**Page text**.

** begin **

The people of Normandy paid a very heavy price for France’s Liberation. 20,000 civilians lost their lives (14,000 in Lower Normandy alone) considerably more than the number of British and Canadian soldiers killed in battle (16,000) and equivalent to American losses (21,000).
Most were killed during Allied aerial bombardments intended to destroy road junctions and delay the arrival of German reinforcements. The most deadly raids took place in the evening of June 6th and during the night of June 6th-7th, destroying the towns of Lisieux, Pont-L’Evêque, Caen, Argentan, Flers, Condé-sur-Noireau, Vire, Saint-Lô and Coutances. More than 3,000 people were killed. The leaflets dropped hours before, urging residents to flee, had little effect. In the days that followed, bombs devastated L’Aigle, Avranches, Valognes, Vimoutiers, Falaise and Alençon.
Attacks from the air tailed off after that, though smaller towns and villages such as Aunay-sur-Odon and Evrecy continued to suffer brutal bombardments.

** end **

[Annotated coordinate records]

** begin **

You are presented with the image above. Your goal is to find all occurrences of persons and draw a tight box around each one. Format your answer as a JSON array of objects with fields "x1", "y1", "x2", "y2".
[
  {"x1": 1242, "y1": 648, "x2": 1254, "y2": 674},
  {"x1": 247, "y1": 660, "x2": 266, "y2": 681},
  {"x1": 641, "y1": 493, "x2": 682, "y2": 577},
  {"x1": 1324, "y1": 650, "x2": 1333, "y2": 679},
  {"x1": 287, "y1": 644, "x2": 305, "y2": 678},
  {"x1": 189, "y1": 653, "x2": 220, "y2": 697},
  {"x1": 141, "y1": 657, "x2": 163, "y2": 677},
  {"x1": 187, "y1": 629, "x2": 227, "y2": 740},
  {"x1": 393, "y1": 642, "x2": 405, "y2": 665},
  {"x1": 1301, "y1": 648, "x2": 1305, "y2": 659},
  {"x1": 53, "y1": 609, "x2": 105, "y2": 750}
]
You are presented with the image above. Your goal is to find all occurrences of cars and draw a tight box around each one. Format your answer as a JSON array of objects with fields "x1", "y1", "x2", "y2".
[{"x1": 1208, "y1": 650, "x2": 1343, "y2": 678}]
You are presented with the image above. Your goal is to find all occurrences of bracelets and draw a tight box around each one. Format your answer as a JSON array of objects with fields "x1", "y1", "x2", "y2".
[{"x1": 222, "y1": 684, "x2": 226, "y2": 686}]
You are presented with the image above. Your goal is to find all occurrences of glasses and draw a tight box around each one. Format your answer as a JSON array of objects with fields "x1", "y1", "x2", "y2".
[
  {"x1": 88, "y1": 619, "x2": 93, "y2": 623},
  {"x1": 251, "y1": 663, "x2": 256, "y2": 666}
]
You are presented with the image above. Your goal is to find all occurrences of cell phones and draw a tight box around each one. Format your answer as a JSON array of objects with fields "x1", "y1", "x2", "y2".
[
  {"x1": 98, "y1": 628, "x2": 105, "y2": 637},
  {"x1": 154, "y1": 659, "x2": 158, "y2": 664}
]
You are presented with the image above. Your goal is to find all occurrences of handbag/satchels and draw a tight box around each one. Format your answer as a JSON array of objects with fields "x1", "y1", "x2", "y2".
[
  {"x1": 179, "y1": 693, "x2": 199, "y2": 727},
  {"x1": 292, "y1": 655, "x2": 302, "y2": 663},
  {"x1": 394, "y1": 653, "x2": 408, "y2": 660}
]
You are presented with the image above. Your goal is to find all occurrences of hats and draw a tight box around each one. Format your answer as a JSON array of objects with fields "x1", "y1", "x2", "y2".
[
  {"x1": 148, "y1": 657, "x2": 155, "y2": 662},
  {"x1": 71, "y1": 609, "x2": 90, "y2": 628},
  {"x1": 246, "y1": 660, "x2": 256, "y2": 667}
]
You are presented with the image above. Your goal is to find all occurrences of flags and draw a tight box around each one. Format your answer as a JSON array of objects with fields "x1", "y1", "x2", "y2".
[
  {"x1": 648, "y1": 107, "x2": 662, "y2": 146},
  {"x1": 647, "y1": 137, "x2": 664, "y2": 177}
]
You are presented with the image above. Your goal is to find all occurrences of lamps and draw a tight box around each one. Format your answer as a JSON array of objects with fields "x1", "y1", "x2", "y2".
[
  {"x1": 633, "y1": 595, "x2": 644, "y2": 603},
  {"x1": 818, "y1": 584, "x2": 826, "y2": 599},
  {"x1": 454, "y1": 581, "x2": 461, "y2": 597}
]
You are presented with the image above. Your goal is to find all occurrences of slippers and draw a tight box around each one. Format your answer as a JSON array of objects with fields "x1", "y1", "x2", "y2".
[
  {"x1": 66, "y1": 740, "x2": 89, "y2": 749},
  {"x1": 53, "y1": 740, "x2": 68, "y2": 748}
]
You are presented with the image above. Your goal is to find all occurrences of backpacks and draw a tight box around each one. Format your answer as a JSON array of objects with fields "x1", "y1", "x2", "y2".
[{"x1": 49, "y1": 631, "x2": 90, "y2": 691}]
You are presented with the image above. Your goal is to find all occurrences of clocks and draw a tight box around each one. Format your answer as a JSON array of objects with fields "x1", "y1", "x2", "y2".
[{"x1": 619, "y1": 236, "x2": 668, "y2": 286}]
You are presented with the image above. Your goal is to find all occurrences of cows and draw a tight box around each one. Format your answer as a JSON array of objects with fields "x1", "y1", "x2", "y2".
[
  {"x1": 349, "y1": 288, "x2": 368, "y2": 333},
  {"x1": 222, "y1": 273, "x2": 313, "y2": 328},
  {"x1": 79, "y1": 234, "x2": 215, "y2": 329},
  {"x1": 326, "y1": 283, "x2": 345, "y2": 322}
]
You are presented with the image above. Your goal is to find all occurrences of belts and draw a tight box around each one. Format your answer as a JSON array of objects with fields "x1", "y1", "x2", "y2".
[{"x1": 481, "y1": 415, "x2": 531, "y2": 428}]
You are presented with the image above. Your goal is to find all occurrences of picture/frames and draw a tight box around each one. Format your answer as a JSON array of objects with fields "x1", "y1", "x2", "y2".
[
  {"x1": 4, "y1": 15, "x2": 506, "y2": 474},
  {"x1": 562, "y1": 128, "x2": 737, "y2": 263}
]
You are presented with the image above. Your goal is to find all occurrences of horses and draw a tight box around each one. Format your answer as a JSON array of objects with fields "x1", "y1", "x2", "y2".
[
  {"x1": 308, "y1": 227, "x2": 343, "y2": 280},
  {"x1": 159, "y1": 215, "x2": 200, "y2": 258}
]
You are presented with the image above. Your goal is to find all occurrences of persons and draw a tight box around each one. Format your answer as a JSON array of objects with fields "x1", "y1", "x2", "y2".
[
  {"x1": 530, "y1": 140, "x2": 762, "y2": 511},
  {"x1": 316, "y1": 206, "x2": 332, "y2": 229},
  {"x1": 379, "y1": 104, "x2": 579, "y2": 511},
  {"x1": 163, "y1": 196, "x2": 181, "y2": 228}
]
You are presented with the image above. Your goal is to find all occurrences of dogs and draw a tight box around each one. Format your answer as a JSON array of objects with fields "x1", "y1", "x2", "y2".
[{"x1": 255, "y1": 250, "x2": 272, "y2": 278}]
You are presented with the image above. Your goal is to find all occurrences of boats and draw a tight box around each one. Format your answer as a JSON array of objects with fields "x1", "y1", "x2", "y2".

** end **

**Tasks to complete**.
• A. In the passage on civilian losses in Normandy, which towns were devastated by bombs in the days after June 6th-7th?
• B. Translate this sentence from the passage on civilian losses in Normandy into Spanish: "The leaflets dropped hours before, urging residents to flee, had little effect."
• C. Continue the passage on civilian losses in Normandy, starting after its last sentence.

**Exercise responses**.
• A.
L'Aigle
Avranches
Valognes
Vimoutiers
Falaise
Alençon

• B. Los folletos lanzados horas antes, que instaban a los residentes a huir, tuvieron poco efecto.

• C.
Artillery fire was the second cause of death among trapped civilian populations as the battle raged all around them. Then came the strafing of roads taken by thousands of people driven south by the fighting.
Nor should we forget the Normans who met their deaths in summary executions carried out by the Germans either for acts of resistance or simply because they had refused to obey orders (650 for Lower Normandy). Among their number were between seventy-five and eighty patriots detained in Caen Prison who were butchered by the Nazis on D-Day itself.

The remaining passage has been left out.